Thursday, October 22, 2015

Get Busy Living . . .

Sunday evening my grandfather passed away. Today was his funeral. I thought I would post the eulogy I gave as a memorial to him.

Ben Smith Eulogy

My grandfather, Ben Smith, was bigger than life. There is no better way to describe him. If you met him, you didn’t forget him. He was someone who always made a strong impression. This was in part because he was a strong personality but more importantly it was because he was genuine. He was honest to his core. Honest about who he was, who he was not, what he liked, what he did not, what he expected of you, and what you could expect of him. There was nothing fake, artificial, or put on about Ben Smith.

For a few moments I would like to give a small picture of this man relating a story to each of a few words that I believe aptly but not fully describe him. This is itself in veneration for him because he was such a wonderful storyteller. He had an amazing memory and a great ability to tell a story in a compelling manner. His knowledge of local history, immense wisdom, and unique way he experienced life for 93 years will be greatly missed.

• _Required actions_:
1 – According to the eulogy, how many years did Ben Smith live?
2 – Please list every thing the eulogy says Ben Smith was honest about.

• _Record excerpts_:
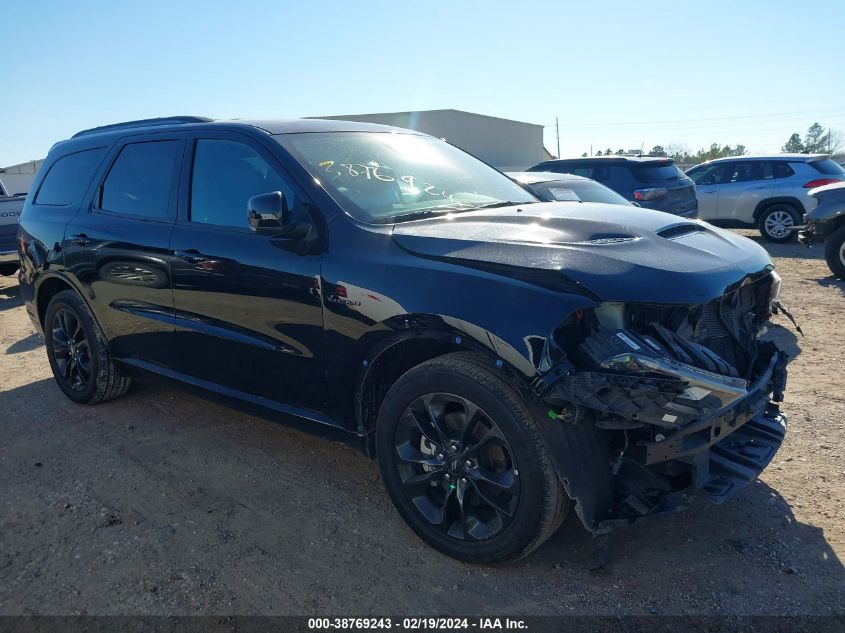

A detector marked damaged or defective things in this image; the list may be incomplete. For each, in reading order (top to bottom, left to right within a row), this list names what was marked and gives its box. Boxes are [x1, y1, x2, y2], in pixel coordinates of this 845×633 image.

...

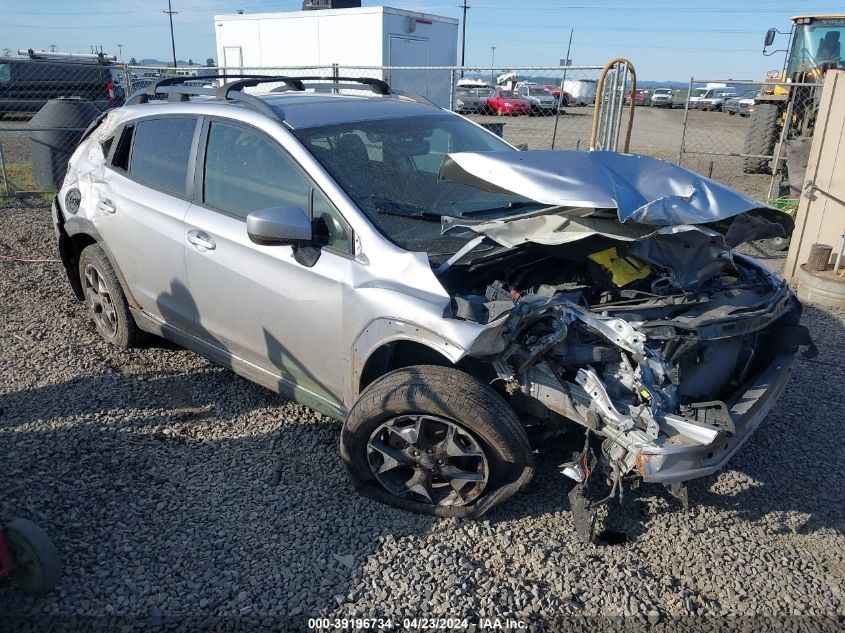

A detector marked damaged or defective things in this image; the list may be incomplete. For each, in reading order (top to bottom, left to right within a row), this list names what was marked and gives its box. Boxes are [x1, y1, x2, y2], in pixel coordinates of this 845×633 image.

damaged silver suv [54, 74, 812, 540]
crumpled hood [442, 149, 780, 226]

• _The replies_:
1 – 93 years.

2 –
- Who he was
- Who he was not
- What he liked
- What he did not like
- What he expected of you
- What you could expect of him